START Extracted information

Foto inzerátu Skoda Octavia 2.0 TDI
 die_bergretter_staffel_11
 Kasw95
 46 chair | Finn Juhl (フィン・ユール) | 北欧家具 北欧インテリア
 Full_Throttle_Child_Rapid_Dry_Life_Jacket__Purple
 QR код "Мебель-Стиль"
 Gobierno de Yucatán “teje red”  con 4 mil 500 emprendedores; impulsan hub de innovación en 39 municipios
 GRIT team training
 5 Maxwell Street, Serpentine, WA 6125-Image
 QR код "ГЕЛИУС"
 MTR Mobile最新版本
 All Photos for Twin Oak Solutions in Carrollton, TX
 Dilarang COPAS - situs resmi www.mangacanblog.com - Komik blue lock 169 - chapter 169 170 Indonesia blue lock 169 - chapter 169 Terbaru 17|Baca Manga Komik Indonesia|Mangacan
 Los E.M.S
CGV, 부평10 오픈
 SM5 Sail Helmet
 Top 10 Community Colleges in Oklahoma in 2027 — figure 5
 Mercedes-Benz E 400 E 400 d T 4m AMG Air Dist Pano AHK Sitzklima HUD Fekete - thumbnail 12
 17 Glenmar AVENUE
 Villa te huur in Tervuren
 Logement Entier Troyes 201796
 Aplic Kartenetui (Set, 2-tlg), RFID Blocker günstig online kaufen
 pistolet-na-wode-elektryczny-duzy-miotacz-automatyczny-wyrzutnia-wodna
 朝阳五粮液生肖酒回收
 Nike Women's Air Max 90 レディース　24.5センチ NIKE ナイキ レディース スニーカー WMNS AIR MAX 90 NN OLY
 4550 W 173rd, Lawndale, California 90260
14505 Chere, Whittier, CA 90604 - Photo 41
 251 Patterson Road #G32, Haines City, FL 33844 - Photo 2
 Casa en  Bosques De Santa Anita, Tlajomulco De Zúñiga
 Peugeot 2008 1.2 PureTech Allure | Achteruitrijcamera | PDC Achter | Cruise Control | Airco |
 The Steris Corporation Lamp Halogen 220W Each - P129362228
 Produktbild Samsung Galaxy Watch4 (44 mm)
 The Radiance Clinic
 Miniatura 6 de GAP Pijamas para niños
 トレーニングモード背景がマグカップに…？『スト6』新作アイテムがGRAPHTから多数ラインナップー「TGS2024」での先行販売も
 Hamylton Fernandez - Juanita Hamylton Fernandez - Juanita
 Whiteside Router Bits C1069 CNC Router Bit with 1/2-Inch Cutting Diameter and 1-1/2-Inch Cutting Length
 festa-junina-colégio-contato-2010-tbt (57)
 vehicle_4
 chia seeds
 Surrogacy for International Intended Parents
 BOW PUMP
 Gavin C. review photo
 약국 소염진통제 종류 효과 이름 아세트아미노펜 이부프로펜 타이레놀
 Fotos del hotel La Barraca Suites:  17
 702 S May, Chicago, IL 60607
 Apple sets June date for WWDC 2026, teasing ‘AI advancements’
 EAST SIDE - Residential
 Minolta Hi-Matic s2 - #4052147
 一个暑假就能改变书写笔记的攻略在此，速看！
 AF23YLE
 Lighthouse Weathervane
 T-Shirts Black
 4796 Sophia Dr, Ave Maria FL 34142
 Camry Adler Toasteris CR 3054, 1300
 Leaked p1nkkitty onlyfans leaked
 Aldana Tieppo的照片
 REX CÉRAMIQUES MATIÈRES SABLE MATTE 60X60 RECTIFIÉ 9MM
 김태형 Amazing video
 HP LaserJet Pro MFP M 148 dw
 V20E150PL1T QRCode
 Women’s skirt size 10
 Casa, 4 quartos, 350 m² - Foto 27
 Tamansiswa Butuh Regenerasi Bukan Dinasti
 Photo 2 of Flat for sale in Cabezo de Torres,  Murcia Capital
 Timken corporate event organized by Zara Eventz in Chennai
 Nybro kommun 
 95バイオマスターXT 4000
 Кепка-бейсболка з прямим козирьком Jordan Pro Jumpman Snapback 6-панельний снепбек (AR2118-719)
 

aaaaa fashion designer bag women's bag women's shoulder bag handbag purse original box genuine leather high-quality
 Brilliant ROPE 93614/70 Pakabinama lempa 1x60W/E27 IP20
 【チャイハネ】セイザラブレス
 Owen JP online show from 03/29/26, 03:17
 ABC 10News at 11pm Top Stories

END Extracted information

• Work to be completed
Reproduce every line above without error.

• Response
Foto inzerátu Skoda Octavia 2.0 TDI
 die_bergretter_staffel_11
 Kasw95
 46 chair | Finn Juhl (フィン・ユール) | 北欧家具 北欧インテリア
 Full_Throttle_Child_Rapid_Dry_Life_Jacket__Purple
 QR код "Мебель-Стиль"
 Gobierno de Yucatán “teje red”  con 4 mil 500 emprendedores; impulsan hub de innovación en 39 municipios
 GRIT team training
 5 Maxwell Street, Serpentine, WA 6125-Image
 QR код "ГЕЛИУС"
 MTR Mobile最新版本
 All Photos for Twin Oak Solutions in Carrollton, TX
 Dilarang COPAS - situs resmi www.mangacanblog.com - Komik blue lock 169 - chapter 169 170 Indonesia blue lock 169 - chapter 169 Terbaru 17|Baca Manga Komik Indonesia|Mangacan
 Los E.M.S
CGV, 부평10 오픈
 SM5 Sail Helmet
 Top 10 Community Colleges in Oklahoma in 2027 — figure 5
 Mercedes-Benz E 400 E 400 d T 4m AMG Air Dist Pano AHK Sitzklima HUD Fekete - thumbnail 12
 17 Glenmar AVENUE
 Villa te huur in Tervuren
 Logement Entier Troyes 201796
 Aplic Kartenetui (Set, 2-tlg), RFID Blocker günstig online kaufen
 pistolet-na-wode-elektryczny-duzy-miotacz-automatyczny-wyrzutnia-wodna
 朝阳五粮液生肖酒回收
 Nike Women's Air Max 90 レディース　24.5センチ NIKE ナイキ レディース スニーカー WMNS AIR MAX 90 NN OLY
 4550 W 173rd, Lawndale, California 90260
14505 Chere, Whittier, CA 90604 - Photo 41
 251 Patterson Road #G32, Haines City, FL 33844 - Photo 2
 Casa en  Bosques De Santa Anita, Tlajomulco De Zúñiga
 Peugeot 2008 1.2 PureTech Allure | Achteruitrijcamera | PDC Achter | Cruise Control | Airco |
 The Steris Corporation Lamp Halogen 220W Each - P129362228
 Produktbild Samsung Galaxy Watch4 (44 mm)
 The Radiance Clinic
 Miniatura 6 de GAP Pijamas para niños
 トレーニングモード背景がマグカップに…？『スト6』新作アイテムがGRAPHTから多数ラインナップー「TGS2024」での先行販売も
 Hamylton Fernandez - Juanita Hamylton Fernandez - Juanita
 Whiteside Router Bits C1069 CNC Router Bit with 1/2-Inch Cutting Diameter and 1-1/2-Inch Cutting Length
 festa-junina-colégio-contato-2010-tbt (57)
 vehicle_4
 chia seeds
 Surrogacy for International Intended Parents
 BOW PUMP
 Gavin C. review photo
 약국 소염진통제 종류 효과 이름 아세트아미노펜 이부프로펜 타이레놀
 Fotos del hotel La Barraca Suites:  17
 702 S May, Chicago, IL 60607
 Apple sets June date for WWDC 2026, teasing ‘AI advancements’
 EAST SIDE - Residential
 Minolta Hi-Matic s2 - #4052147
 一个暑假就能改变书写笔记的攻略在此，速看！
 AF23YLE
 Lighthouse Weathervane
 T-Shirts Black
 4796 Sophia Dr, Ave Maria FL 34142
 Camry Adler Toasteris CR 3054, 1300
 Leaked p1nkkitty onlyfans leaked
 Aldana Tieppo的照片
 REX CÉRAMIQUES MATIÈRES SABLE MATTE 60X60 RECTIFIÉ 9MM
 김태형 Amazing video
 HP LaserJet Pro MFP M 148 dw
 V20E150PL1T QRCode
 Women’s skirt size 10
 Casa, 4 quartos, 350 m² - Foto 27
 Tamansiswa Butuh Regenerasi Bukan Dinasti
 Photo 2 of Flat for sale in Cabezo de Torres,  Murcia Capital
 Timken corporate event organized by Zara Eventz in Chennai
 Nybro kommun 
 95バイオマスターXT 4000
 Кепка-бейсболка з прямим козирьком Jordan Pro Jumpman Snapback 6-панельний снепбек (AR2118-719)
 

aaaaa fashion designer bag women's bag women's shoulder bag handbag purse original box genuine leather high-quality
 Brilliant ROPE 93614/70 Pakabinama lempa 1x60W/E27 IP20
 【チャイハネ】セイザラブレス
 Owen JP online show from 03/29/26, 03:17
 ABC 10News at 11pm Top Stories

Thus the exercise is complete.